El lector se identifica con Jack Gladney, narrador y pater familiae, pese a que Gladney es estadounidense, especialista en Hitler y se ha casado en cuatro ocasiones, una de ellas con una especie de agente secreto de la CIA. La fantasía y ese modo de la hipérbole, que se utiliza tanto en los géneros de terror como en los cómicos, constituyen las estrategias de aproximación que DeLillo pone en marcha, de un modo magistral, en esta novela de la que inferimos que todos los primeros mundos son el mismo primer mundo y que ese primer mundo mismo no es un mundo igualado en lo bueno, sino más bien en lo patológico. Un mundo deficiente. Los personajes se dibujan a través de una serie de diálogos de besugos —no puedo evitar rendir oportuno homenaje a los peces y los patos de Central Park sobre los que Holden Caulfield conversa con Howitz, ese simpático taxista— que revela esa forma de conocimiento enciclopédico, confuso, cogido por los pelos, movedizo, que vamos construyendo a partir del input al que nos exponen los medios de comunicación. La información se presenta como una rama más del show business y, más tarde, se puede reutilizar en los juegos de mesa: es algo que se acumula y se compara, una masa a partir de la que se compite, pero nunca el dato preciso y veraz, que propicia la reflexión o el pensamiento crítico. Mientras tanto, Gladney y su familia, nosotros y la nuestra, con el dedo metido en la boca, estamos tan entretenidos, como confusos, temiendo lo inevitable —la muerte física—, cuando quizás deberíamos temer y tratar de transformar algunas cosas mucho más inmediatas y decididamente evitables.
3 comentarios:
Muy buena reseña de un muy buen libro.
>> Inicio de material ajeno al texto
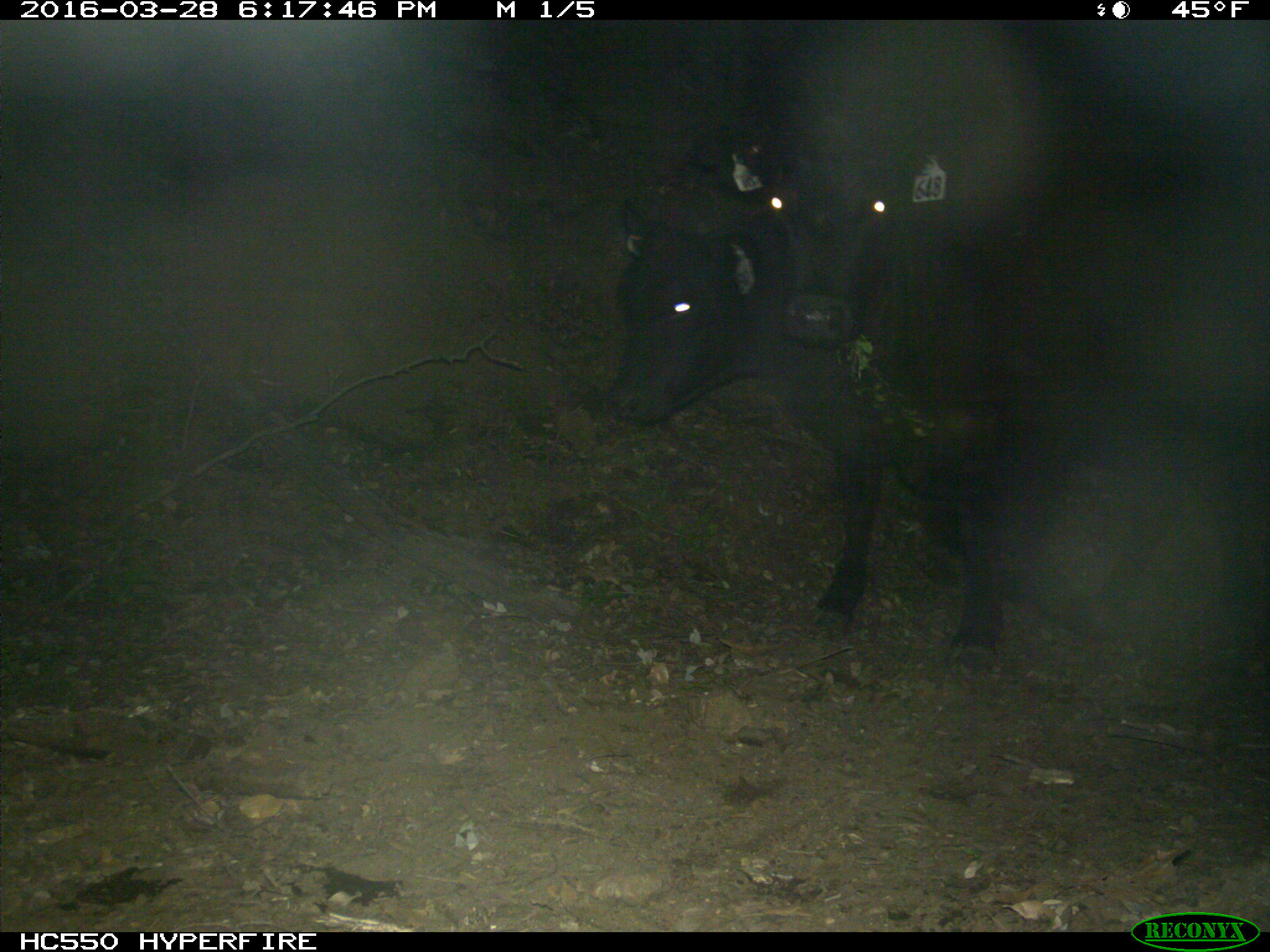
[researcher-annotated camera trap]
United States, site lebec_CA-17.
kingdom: Animalia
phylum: Chordata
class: Mammalia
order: Artiodactyla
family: Bovidae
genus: Bos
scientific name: Bos taurus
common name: domestic cow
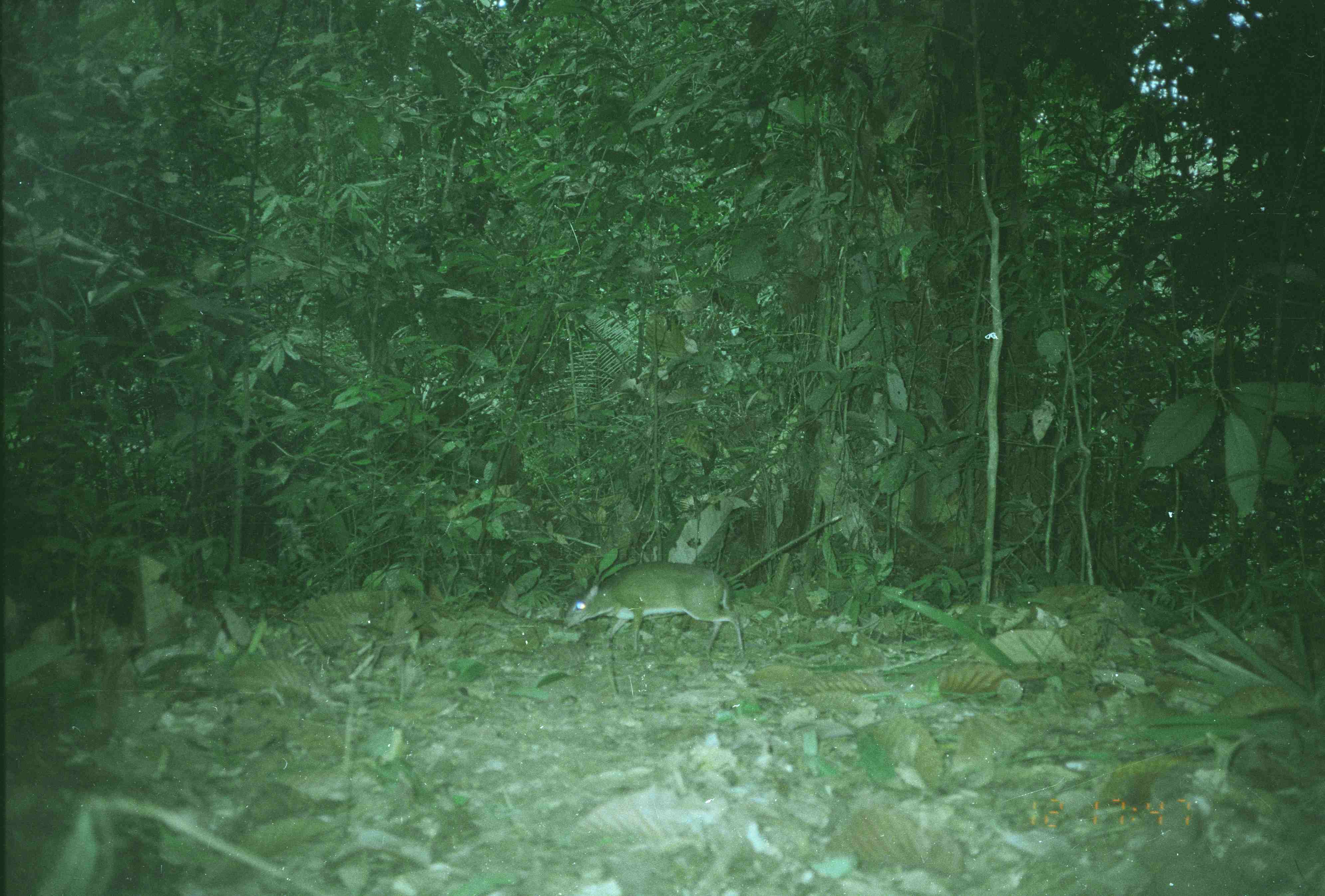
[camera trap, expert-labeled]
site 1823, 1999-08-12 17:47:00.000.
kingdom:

En definitiva, creo que se anotan un punto al mencionar el localismo de Delillo. Funciona perfecto en la novela. a lmenos por mi parte, yo sí me sentí identificado con Gladney.
Saludos
Qué difícil es escribir sobre un libro tan importante y qué bien lo haces, qué bien lo planteas y qué bien lo presentas, también tú con una manera muy personal de hacer las cosas.
Acabo de leer "Ruido de fondo", gracias por la reseña, me parece magnífica y muy acertada.